# Start of Text passage

The last group includes futile efforts by architects to get Kondor commissions for murals. They give information on three possible works. Another for Pécs again (this time with Tibor Csernus), for works for a “men’s hostel” and on the failure of the possibility. The other is about works for Kecskemét’s Aranyhomok Hotel, another failure. The third is about a glass window competition for a new modern hotel to be built in Salgótarján, to which Kondor was also invited, but the jury did not find his work satisfactory in spite of the fact that the officials representing the city’s “party and council” organs, and the powerful head of the county and town, the president of the county committee of the HSWP all were in favour of commissioning him.
Mind you, the architects’ efforts to provide the handful of modern artists with orders for “abstract” works caused headache for the masterminds of controlled art policy, too. On the one hand, they also tried to get rid of the rigidity of the ideologically dogmatic period in line with “who is not against us, is with us”, the motto spreading with political détente, and to give room to these genres qualified as “decoration”. On the other hand, they did not want to give up the figurative works of socialist contents, which the architects wanted to keep away from their modern buildings. A compromise was born: Cultural Affairs and the Art Fund remained supporters of figurative works, and the “decorative” modern murals, mosaics and sculptures were allowed inside the buildings at the cost of the builders.

# End of Text passage

- _Work instructions_:
A: In the passage on Kondor's mural commissions, which hotel in Kecskemét is named?
B: Quote the passage on Kondor's mural commissions from "Mind you, the" up to and including "of the builders.".
C: Write what comes next in the passage on Kondor's mural commissions, picking up after its final sentence.
The lines after this text play no part in the work.

# Start of Provided material

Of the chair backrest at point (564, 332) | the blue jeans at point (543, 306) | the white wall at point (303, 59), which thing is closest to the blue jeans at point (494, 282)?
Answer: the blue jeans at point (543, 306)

# End of Provided material

- _Results of the tasks_:
A: The Aranyhomok Hotel.

B:
Mind you, the architects’ efforts to provide the handful of modern artists with orders for “abstract” works caused headache for the masterminds of controlled art policy, too. On the one hand, they also tried to get rid of the rigidity of the ideologically dogmatic period in line with “who is not against us, is with us”, the motto spreading with political détente, and to give room to these genres qualified as “decoration”. On the other hand, they did not want to give up the figurative works of socialist contents, which the architects wanted to keep away from their modern buildings. A compromise was born: Cultural Affairs and the Art Fund remained supporters of figurative works, and the “decorative” modern murals, mosaics and sculptures were allowed inside the buildings at the cost of the builders.

C:
Apart from architects, naturally there were other spokesmen in favour of Kondor (and Csernus and the rest of the shelved artists). In an essay in Új Irás in summer 1961 Lajos Németh simply branded it a waste to deprive Kondor of all channels except book illustration, while anonymous colleagues of the National Gallery guided an American curator to him who organized an exhibition of Kondor’s graphic works he had packed into his suitcase in the Museum of Modern Art in Miami.
From the early 1963 – as the rest of the explored documents reveal – better times began in Hungarian internal and cultural politics, hence in Béla Kondor’s life, too. The beginning is marked by a – still “exclusive” – exhibition he could hold in the Young Artists’ Studio in January, followed by a long propitiatory article urging for publicity for Kondor by a young journalist of Magyar Nemzet, Attila Kristóf. Then, in December Kondor became the Grand Prix winner of the second Graphic Biennial of Miskolc.
From then on, the documents are no longer about incomprehensible prohibitions or at time self-satisfying wickedness, but about exhibitions (the first in King Stephen Museum, Székesfehérvár), prizes (including the Munkácsy Prize in April 1965), purchases, the marvellous panel for the Grand Hotel on Margaret Island, the preparations for the Venice Biennale of 1968, the exhibition in Art Hall/Műcsarnok in 1970 and its success, and Kondor’s second Munkácsy Prize.
Finally, I chanced upon a group of startling and sofar wholly unknown notes which reveals that Béla Kondor was being among the nominees for the 1973 Kossuth Prize. News of his death on 12 December 1972, documents about the museum deposition of his posthumous works and the above group of files close the account of his life.
I wrote a detailed study to accompany the documents. My intention was not to explain them – as they speak for themselves – but to insert them in the life-story of Kondor, trying to find out which and how, to what extent contributed to the veering of his life-course and to possibilities of publicity for his works. I obviously included several further facts, partly in the main body of the text, and partly in footnotes. Without presenting them here, let me just pick one or two.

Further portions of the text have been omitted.